課題 A –
タイガー立石の展示に関する文章について、次の問いに答えてください。
(i) タイガー立石の本名は何か。
(ii) タイガー立石の生年月日はいつか。
(iii) タイガー立石が美術活動を始めた契機は何か。
課題 B – タイガー立石の展示に関する文章で、タイガー立石の肩書きとして挙げられているものをすべて列挙してください。
課題 C – タイガー立石の展示に関する文章を、最後の文の後から引き継いで書き進めてください。

提供文章 –
ある日の会社帰り、老舗のギャラリーで開かれていたタイガー立石の展示を見に行った。名前からして完全に日本人だが、恥ずかしながら私はこのアーティストを今回の展示案内を見かけるまで知らなった。

なぜこの展示を見ようと思ったか?

それは、リピートしているお気に入りのギャラリーで、たまたま去年、美大の学生たちに説明をしている引率の先生の説明が興味深く(タダで授業に参加するシマ子…笑)、そこで、「来週のこの時間は、○○というギャラリーへ行きますよ」という先生の言葉を逃さず聞き取り、「さすがに2週連続同じ空間にいたらストーカーと思われそうだな、でもいつか訪れてみたいな」と、To doリストとでもいうべき"シマ子・ギャラリーリスト"のトップに長らく君臨していたものの、いっこうに新しい展示が行われないものだから行く機会に恵まれず、待ちに待った展示がこの方のものだった、というだけなのだ。
つまり、立石さんには申し訳ないが、彼の展示が見たかったわけではなく、ギャラリーを訪れる絶好の機会だった、というのが本音だ。

私のようにタイガー立石をご存じない方に、少し説明を載せておこう。

タイガー立石(1941年12月20日 - 1998年4月17日)
日本の画家、漫画家、絵本作家、陶芸家。本名、立石紘一。
武蔵野美術短期大学への進学・上京を期に美術活動を開始。最初は本名で活動し、和製ポップアートの先駆けと評される。

記録データ
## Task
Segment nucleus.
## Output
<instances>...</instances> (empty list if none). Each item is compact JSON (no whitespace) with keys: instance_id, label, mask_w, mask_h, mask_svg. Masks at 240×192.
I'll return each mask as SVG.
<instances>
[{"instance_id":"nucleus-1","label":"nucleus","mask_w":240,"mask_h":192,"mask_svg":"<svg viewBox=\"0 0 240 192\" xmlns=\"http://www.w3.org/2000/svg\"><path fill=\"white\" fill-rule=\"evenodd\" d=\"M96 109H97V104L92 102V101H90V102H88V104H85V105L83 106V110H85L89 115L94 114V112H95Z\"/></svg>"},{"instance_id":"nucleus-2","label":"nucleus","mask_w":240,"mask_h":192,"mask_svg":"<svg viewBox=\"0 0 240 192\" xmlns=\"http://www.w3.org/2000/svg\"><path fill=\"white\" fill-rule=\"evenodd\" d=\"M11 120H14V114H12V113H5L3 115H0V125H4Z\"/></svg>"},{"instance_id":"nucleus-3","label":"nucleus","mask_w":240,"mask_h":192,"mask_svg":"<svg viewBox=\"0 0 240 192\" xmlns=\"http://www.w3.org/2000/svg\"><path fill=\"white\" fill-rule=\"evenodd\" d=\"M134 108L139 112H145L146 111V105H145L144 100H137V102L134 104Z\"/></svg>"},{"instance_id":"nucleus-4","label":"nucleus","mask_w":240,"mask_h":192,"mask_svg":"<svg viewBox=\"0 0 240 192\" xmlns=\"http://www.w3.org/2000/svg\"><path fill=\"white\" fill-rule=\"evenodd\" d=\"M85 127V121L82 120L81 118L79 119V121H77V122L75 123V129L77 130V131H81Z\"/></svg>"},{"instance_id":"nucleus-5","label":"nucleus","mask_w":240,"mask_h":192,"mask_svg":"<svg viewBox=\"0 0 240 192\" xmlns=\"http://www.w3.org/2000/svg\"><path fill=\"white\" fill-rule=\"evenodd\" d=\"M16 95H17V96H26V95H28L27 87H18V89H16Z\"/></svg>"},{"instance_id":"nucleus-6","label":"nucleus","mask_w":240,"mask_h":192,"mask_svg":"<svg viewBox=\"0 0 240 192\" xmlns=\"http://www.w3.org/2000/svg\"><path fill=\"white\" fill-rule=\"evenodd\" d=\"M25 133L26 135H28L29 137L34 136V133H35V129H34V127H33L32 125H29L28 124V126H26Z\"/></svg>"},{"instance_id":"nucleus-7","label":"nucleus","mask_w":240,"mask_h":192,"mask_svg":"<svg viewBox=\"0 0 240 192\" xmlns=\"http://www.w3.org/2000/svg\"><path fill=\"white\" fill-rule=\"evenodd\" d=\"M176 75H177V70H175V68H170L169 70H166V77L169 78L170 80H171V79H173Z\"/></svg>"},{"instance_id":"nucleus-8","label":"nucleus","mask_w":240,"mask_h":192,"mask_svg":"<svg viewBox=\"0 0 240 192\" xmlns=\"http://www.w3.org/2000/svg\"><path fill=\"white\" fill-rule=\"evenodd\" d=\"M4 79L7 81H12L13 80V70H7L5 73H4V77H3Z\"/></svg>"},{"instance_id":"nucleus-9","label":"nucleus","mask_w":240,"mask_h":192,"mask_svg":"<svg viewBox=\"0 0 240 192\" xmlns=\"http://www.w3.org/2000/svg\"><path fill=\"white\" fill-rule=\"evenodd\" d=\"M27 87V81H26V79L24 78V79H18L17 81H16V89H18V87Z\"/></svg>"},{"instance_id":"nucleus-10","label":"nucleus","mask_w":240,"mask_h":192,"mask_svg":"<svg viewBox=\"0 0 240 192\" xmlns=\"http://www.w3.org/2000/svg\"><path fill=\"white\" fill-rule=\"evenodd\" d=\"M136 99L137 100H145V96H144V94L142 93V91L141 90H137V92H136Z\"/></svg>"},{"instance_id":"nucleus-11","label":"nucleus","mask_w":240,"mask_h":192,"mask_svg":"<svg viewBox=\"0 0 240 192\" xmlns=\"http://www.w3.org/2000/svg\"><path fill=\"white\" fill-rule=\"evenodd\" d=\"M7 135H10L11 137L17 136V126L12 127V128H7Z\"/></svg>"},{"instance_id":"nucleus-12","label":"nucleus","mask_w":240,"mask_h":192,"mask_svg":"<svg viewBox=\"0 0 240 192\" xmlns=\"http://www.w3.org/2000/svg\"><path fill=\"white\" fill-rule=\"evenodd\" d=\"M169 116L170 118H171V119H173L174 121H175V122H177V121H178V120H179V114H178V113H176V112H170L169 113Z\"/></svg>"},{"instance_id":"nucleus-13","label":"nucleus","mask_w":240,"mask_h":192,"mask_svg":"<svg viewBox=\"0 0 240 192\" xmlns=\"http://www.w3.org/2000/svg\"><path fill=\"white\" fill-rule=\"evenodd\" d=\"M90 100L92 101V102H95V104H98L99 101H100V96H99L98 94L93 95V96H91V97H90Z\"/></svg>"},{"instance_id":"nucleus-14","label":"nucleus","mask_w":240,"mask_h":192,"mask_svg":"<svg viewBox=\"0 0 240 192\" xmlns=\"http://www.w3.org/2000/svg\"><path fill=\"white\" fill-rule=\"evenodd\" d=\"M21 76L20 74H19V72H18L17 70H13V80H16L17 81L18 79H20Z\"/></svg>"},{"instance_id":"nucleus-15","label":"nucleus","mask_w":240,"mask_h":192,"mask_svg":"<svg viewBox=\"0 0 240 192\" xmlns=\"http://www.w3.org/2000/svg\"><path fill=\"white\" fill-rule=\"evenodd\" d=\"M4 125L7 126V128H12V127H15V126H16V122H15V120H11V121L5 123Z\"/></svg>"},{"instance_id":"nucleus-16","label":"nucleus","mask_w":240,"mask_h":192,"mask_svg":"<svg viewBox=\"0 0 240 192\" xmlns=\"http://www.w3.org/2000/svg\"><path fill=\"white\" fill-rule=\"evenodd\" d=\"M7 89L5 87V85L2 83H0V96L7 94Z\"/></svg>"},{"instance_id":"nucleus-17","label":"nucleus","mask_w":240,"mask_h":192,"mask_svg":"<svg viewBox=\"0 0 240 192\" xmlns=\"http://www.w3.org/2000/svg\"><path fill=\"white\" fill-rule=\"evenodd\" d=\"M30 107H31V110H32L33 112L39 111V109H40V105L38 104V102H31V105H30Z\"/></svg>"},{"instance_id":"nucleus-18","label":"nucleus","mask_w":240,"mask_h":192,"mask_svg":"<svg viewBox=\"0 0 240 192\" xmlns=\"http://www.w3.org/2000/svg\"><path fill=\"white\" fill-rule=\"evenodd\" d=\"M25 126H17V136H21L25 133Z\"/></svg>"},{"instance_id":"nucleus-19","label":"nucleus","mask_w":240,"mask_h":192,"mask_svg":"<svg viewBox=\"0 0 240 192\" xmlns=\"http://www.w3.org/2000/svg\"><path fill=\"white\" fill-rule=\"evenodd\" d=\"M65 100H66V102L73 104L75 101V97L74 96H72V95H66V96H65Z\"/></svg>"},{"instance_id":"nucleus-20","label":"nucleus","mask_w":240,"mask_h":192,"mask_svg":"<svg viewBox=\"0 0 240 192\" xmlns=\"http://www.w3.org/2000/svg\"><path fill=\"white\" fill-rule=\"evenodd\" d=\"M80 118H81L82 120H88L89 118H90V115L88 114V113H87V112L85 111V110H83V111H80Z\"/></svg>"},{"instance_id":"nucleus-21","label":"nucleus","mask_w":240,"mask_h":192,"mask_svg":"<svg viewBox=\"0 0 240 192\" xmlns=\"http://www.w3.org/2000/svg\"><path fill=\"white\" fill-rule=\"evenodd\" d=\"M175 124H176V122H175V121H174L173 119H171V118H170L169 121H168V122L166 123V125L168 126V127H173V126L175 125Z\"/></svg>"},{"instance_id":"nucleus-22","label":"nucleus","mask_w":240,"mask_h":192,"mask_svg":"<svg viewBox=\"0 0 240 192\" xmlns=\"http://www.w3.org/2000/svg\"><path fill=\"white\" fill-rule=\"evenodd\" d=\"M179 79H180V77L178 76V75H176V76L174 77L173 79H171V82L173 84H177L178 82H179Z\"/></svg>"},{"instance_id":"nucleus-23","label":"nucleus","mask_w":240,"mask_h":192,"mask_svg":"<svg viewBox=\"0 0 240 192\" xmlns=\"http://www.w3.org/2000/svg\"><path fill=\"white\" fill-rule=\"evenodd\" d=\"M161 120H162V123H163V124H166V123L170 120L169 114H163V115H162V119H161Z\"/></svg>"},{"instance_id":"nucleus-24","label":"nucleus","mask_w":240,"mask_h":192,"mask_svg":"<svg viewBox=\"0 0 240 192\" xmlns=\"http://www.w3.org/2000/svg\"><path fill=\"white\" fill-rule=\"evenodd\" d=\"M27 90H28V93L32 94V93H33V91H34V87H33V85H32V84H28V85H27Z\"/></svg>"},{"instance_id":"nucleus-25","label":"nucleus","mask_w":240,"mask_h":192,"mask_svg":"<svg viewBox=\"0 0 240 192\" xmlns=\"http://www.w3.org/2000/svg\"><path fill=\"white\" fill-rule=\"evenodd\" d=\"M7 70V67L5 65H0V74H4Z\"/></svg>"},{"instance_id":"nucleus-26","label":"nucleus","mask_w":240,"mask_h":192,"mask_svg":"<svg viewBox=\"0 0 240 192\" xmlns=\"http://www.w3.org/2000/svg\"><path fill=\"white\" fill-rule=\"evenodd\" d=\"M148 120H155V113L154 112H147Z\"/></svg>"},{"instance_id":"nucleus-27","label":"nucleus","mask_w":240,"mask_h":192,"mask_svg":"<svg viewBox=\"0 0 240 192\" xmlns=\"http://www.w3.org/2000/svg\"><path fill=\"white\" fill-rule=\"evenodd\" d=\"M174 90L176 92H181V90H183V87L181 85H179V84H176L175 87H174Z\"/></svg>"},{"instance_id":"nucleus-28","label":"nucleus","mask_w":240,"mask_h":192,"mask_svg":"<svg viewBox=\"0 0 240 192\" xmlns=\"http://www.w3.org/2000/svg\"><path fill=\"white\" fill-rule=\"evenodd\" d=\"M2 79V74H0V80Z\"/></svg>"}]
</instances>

回答 A –
(i) 立石紘一
(ii) 1941年12月20日
(iii) 武蔵野美術短期大学への進学・上京

回答 B – 画家、漫画家、絵本作家、陶芸家

回答 C –
1965年、タイガー立石のペンネームで漫画を書き始める。公私に渡り関わりが深かった赤塚不二夫に影響されたギャグタッチの作品を多く残した。ペンネームの由来は寅年生まれだからで、生涯美術作品にも虎をモチーフにしたものが少なくなかった。

1969年3月、妻とミラノへ移住。「環境を変えることこそが創作意欲を刺激する。ひとところへの安住・現状への満足は拒否」というスタンスは、生涯最後まで貫かれたモットーであった。なお、イタリア以外の国も含め計13年間ヨーロッパ滞在・活動継続したが、この間イタリアでは、コマ割り絵画(漫画のコマ割りだけでなくストーリー性も持ち込んだ)を発表、また美術・商業双方の建築・デザイン・イラストレーションなどの実績を積んだ。
1971年にはOlivetti社配下のEttore Sottsassのデザイン研究所に在籍。
1982年に帰国、90年代には陶彫を開始、1998年4月、肺癌のため死去。

Wikipediaより

ちなみに、【大人の社会科見学 その2】でEttore Sottsass、正確に言うとSottsassの最初の妻について少し触れているので、もしよければ併せて読んでいただければ、と思う。


次に、今回の展示の説明の意訳の要所をつけよう。

「タイガー立石」展では、1960年代後半から1970年代にかけて、立石がミラノ滞在中や旅行中に制作した絵画や論文を展示する。
このイタリア時代は、立石が「Tiger Pinxit」のサインを作品に入れ始めた時期であり、絵画的な観点から見ると、作家にとって最も多作な時期であった。また、最初の貴重なリトグラフを制作し、有名な「vignette」絵画を発展させた時期でもある。
1969年から1981年にかけて、日本に帰国するまでの間、シュルレアリスム、SF、コミックといった立石の最大の情熱が集結した、現代のイメージやアイコンを万華鏡のように描いた作品を約100点制作した。

展示会案内より抜粋・意訳

では作品の紹介へ移ろう。
正直に言って、私の好みのスタイルではないため、すべての写真は撮っていないが、それでも7-8割がたの写真をご紹介したいと思う。

これが一番のお気に入り。
タイトルはわかりませんが、童話「ちびくろサンボ」を私には連想させました。あの話では虎はバターになったけれど、ここでは林檎?スイカ?から生まれてまた果実になるのかな、と。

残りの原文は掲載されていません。